As shown in Figure 1, hot continuous rolling data set theme custom-built system comprises: the ETL(information extraction) module, lasting data layer module and can expand the theme customized module, finish from the data preprocessing process of data acquisition, data parsing, data loading, theme customization.System passes through the original hot continuous rolling of ETL module parses system, and according to the data structure that parses dynamic construction tables of data in lasting data layer module; Real-time image data on the hot-rolled steel production line and historical data can be drawn into ETL module temporary folder; Regularly the aggregation of data of ETL module collection is gone into lasting data layer module every day in the table in the cloud data warehouse; Can expand the theme customized module and be by the data set customization theme of experience storehouse to having built, and be that common data method for digging storehouse provides support by its MapReduce template container, rule of thumb excavate theme for the data set custom analysis that has had by the user.
Wherein, the ETL module has automatic resolution system data structure, makes up cloud data warehouse list structure, and text data three partial functions of timing architecture collection constitute.
The ETL module is according to system's self structure, by resolving hot-rolled steel original system header file, and the structure tree of generation system data, wherein the structure tree node comprises that field name and field explain.For example when the hot-rolled steel system header file (suffix is the file of .h) of C language development is resolved, the structure content that among the header file .h with struct is keyword is taken out, with the structure name as top mode, the structure content is as time node layer, and iteration can be built into the structure tree of system data in this way.
After obtaining structure tree, whole data-structure tree of ETL module recurrence traversal splits node item in the tree, generates the gauge outfit file that is used for making up cloud data warehouse data dictionary file and is used for the storage data.Data dictionary file and gauge outfit file that the ETL module is finished parsing send to lasting data layer module, and lasting data layer module generates data dictionary and tables of data according to these 2 files for the cloud data warehouse.
The ETL module formats the masterplate file that becomes the structuring template base with the gauge outfit file, conveniently image data is deposited in the cloud data warehouse of lasting data layer; The ETL module regularly is loaded into data with the masterplate file in the structuring template base and resolves template base, and based on template file the text data in production line and the historical data is formatd, in order to the text data of format is drawn in the cloud data warehouse of lasting data layer module.
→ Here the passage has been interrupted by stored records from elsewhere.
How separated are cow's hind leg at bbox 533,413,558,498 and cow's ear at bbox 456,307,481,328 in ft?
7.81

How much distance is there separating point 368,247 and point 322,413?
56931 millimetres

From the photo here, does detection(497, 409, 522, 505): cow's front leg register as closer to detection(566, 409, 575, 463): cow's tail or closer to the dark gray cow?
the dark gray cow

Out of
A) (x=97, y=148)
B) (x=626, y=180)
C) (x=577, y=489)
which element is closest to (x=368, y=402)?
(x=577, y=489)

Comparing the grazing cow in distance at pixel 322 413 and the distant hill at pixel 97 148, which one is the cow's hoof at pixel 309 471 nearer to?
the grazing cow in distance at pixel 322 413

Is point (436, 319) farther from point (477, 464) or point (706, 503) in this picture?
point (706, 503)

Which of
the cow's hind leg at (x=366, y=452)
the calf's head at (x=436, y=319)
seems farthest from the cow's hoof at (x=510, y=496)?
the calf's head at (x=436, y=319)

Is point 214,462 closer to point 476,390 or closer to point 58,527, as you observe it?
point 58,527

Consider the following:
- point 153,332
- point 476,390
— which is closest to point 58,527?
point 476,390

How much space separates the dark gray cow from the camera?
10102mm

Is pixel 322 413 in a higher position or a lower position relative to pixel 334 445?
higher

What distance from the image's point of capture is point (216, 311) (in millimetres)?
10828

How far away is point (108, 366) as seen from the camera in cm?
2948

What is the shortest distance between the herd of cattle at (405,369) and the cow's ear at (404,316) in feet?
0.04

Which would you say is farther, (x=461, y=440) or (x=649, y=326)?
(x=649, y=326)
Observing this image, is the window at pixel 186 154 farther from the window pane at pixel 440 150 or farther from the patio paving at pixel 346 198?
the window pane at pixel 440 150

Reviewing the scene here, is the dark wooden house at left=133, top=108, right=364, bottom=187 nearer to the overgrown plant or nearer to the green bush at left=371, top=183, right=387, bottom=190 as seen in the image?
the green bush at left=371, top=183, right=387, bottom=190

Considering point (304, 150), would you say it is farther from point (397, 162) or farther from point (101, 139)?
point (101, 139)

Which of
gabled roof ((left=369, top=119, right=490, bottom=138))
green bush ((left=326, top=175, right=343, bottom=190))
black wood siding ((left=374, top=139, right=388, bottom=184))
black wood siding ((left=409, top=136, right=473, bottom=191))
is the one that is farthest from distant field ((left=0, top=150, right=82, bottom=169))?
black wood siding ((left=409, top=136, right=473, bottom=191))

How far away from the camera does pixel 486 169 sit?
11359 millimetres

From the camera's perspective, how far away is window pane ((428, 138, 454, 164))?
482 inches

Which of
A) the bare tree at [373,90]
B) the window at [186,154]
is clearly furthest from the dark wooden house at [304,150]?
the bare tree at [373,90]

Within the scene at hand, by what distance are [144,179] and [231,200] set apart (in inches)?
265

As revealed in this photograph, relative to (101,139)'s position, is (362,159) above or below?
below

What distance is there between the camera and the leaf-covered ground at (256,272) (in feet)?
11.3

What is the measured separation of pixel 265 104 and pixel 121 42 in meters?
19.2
Lasting data layer module is mainly by forming based on the cloud data warehouse of cloud storage.The cloud data warehouse is used for the data of the former rolling system of structured storage, and its list structure and data dictionary constitute middle generation by the ETL module at resolution system, and it mainly is that the data of regularly merger ETL module parses are in the cloud data warehouse and storage.The cloud data warehouse design framework of native system is on distributed file system (HDFS) Hadoop of Hadoop cloud computing model Distributed File System, it utilizes the multinode distributed nature storage data resource of HDFS, thereby has solved the parallelization of data processing and the dynamic expansion problem of memory capacity simultaneously.In the cloud data warehouse, the tables of data that builds is by the statement operation (being similar to general sql statement) of cloud data warehouse, to format good collection text data from the ETL module directly loads the cloud Data Warehouse table, mapping mode one by one by the position between the data dictionary of tables of data and data item, when service data, service data is come in the position of the position mapping (enum) data by data dictionary, and this is called as " pattern when reading " of data manipulation.The mode of operation that is similar to traditional database is provided for cloud data warehouse user by this pattern, brings bigger facility to their exploitation.Data dictionary in the cloud data warehouse is the main foundation of customization theme.It is the main contact between theme item attribute and the tables of data, and theme item attribute has access to data in the tables of data by data dictionary, thus the statement operation that data are correlated with.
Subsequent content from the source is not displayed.